Provides recognizable scenarios that challenge children to make smart choices in difficult situations by deciding upon a solution to a problem and then determining if there are problems with the initial solution.
Prolific author Cynthia MacGregor has had 54 (at last count!) books published conventionally and another over-50 published as e-books. A full-time freelance writer/editor, she works from a home office In Palm Springs FL, just outside West Palm Beach, where she writes books, ghostwrites books for others, writes “almost anything if the price is right” (web copy, catalog copy, advertisements, business materials, and lots more), and edits books, magazines, websites, and “whatever else needs editing.”
She loves writing so much that it’s even one of her hobbies. For example, she writes all the plays produced by the Palm Springs Players, a South Florida community theatre group, for which she gets “no money but lots of enjoyment.” She also enjoys wordplay with an online punsters group, PUNY, and when possible travels to the annual O. Henry World Championship Pun-Off, a wordplay event held every May in Austin, TX, where she has appeared some years as a competitor and other years as a judge.

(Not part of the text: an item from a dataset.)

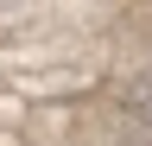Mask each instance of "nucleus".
Segmentation results:
<instances>
[{"label":"nucleus","mask_w":152,"mask_h":146,"mask_svg":"<svg viewBox=\"0 0 152 146\" xmlns=\"http://www.w3.org/2000/svg\"><path fill=\"white\" fill-rule=\"evenodd\" d=\"M121 102H127V114H140V121L152 127V64H146V70H133V76L121 83Z\"/></svg>","instance_id":"f257e3e1"}]
</instances>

Cynthia is site owner of both www.TheSoloParent.com and www.ThePublicApology.com and is producer and host of Solo Parenting, a weekly TV show seen in South Florida, whose audience is single parents, whether divorced, widowed, or never-married, custodial or visitational, moms or dads.
Loving her career, Cynthia believes herself truly blessed and says, “There is no one in the world whom I’d want to trade lives with.”
Great dilemmas: friends, family and grown ups to really get kids to think about solutions: some that may work, and others that could make things much worse. I plan to use a few as class discussion starters, and others as story writing prompts. Perfect for students in grades 3-6.
A useful guide that helps young people deal with problems. It provides a good framework for coming up with solutions -- questions to ask, possible outcomes, why some solutions may be better than others. I really appreciated the fact that it presents dilemmas that kids may face when dealing with adults, and not just their peers.